Now the second paragraph:
"if we judge the behavior of CRU, we should judge behavior of skeptics..."
Whoa. No one is suggesting that the CRUtape letters arise from some ethical shortcomings of the scientists. Rather, they are taken as proof of inethical behavior. Let me say this again. The letters are the inethical actions, which imply the authors have some ethical issues, which is quite different than saying that the letters imply inethical authors who might have done some inethical actions. By supposing that the letters are merely impolite, allows this news article to make a completely unfair comparison to skeptical commentators on the letters, as if they are equally valid. It is a blatant form of ad hominem, where factual criticisms are treated as expressions of feeling.
At the same time, it should be pointed out that those people who stole the emails also committed inethical behavior.
The third paragraph is amazingly accurate.
The fourth is a winner, though. The claim is made that the graphs do not display what they say they display since there was a "pattern of strange errors". (After reading the Climategate emails this appears as pure Freudian projection.) This is exceedingly odd, since paragraph 3 said they were published and not retracted. So whatever the errors, they cannot be in the original paper.
Paragraph 5 tells us Laut found some mistakes in the graph. End of topic.
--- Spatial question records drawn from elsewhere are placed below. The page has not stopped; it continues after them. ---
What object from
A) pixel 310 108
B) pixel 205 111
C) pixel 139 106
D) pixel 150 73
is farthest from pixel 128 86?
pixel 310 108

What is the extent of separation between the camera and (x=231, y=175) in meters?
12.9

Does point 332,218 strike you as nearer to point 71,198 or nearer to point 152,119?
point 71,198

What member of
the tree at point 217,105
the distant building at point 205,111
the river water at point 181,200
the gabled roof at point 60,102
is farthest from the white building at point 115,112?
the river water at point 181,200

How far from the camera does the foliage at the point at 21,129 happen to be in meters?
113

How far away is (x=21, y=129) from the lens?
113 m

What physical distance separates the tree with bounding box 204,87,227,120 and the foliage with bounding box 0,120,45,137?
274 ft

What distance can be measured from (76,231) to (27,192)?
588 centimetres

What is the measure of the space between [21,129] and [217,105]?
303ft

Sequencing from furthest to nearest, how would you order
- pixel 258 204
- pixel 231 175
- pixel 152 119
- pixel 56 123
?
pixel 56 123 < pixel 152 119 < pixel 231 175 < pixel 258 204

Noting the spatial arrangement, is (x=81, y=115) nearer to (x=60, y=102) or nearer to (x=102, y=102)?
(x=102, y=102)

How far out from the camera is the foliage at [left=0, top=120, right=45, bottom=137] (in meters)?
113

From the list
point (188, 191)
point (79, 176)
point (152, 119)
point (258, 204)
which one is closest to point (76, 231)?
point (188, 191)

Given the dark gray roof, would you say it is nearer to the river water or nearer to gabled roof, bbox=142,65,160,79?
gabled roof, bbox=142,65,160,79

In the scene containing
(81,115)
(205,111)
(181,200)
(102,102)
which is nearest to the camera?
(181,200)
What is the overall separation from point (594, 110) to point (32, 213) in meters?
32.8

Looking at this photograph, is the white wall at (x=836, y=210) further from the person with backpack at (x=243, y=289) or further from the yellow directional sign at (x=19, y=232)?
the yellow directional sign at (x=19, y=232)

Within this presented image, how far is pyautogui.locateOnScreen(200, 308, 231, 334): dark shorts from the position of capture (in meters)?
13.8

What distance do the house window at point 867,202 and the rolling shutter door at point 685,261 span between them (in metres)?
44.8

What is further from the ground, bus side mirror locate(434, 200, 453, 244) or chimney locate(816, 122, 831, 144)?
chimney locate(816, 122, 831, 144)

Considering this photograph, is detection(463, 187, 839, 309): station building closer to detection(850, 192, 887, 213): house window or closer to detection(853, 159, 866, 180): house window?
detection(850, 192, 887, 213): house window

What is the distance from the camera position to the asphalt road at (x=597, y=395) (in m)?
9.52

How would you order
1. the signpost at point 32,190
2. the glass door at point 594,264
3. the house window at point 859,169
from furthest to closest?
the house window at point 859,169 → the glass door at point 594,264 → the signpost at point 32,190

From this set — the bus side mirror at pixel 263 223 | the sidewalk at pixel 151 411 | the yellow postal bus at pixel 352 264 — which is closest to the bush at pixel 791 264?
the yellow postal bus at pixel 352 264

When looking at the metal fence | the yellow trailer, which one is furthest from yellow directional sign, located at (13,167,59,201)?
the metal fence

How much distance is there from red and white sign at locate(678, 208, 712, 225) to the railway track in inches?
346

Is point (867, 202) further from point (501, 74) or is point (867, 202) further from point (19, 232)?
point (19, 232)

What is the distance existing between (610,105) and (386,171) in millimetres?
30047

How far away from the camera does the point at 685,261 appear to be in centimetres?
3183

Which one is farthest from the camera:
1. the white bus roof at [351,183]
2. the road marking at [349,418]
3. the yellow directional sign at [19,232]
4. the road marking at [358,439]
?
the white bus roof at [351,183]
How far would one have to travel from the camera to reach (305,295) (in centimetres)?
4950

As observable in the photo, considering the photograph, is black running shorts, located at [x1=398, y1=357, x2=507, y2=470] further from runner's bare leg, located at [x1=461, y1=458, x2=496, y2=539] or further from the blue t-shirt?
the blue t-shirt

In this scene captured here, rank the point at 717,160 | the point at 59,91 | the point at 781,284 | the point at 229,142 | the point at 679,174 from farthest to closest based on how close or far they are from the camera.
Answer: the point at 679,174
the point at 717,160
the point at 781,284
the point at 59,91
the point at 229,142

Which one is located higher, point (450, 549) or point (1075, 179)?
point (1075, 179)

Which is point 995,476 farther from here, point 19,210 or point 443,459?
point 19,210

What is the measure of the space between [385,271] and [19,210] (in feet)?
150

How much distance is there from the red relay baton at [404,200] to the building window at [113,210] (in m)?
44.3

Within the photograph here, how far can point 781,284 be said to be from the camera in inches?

Well, that is curious. Just because Laut found some mistakes the entire paper is wrong? Isn't this the reverse of the argument in paragraph 1? What kind of mistakes were they? I downloaded the paper and read it. They had mishandled the last two points on their plot so that it gave the "hockey stick" look that Mann etc, al had found. When the mistake was corrected, the last two points no longer had the Mann increase. But now we know that the increase was faked! Therefore the mistake Laut found made it agree better with the skeptical scientists that the temperature increase was artificial! If anything, this lends even more credence to the skeptical argument. No wonder this news article says no more about the "error".
Paragraph 7-10 gets even funnier. Because a television show misread a graph from the "discredited" paper, the paper must be wrong as well as the show. As it turns out, the misread graph is irrelevant to the point of both the show and the paper. So if a paper isn't infallible, it can't be trusted? Sounds almost like a religious standard.
The sections on the Oregon Petition and Peer Review reeks of snobbery. While it's apparent that some of the signatures have been faked (it's an open petition) there are plenty of scientists with differing opinions, like Willie Soon who is not just a "skeptic" but an astrophysicist. They end by saying, "The accompanying article has acquired an aura of respectability, having finally been published in a journal, albeit not one specialising in climatology." Then they make a big deal about how someone made a mistake in labeling an article written by Lord Mockton as "peer reviewed" (it was not). The interesting thing about ClimateGate is that it showed how these scientists were trying their hardest to prevent ANY dissent in ANY scientific journal.
The section on No Logo is pretty bold considering they KNOW that there has been a cooling trend since 2001. They are correct to say that "no conclusions can be drawn from such a short time span". The hilarious thing is that they criticize the logo for errors in representing a temperature graph. Guess what the errors were? The graph showed certains years being warmer than they really were. Nice spin on that one New Scientist.
The section on David Bellamy may be correct since I don't have time right now to research that particular claim by New Scientist.
I agree with New Scientist that Astroturfing is unacceptable. Unfortunately, they fail to recognize that this technique is employed all the time by organizations that agree with them...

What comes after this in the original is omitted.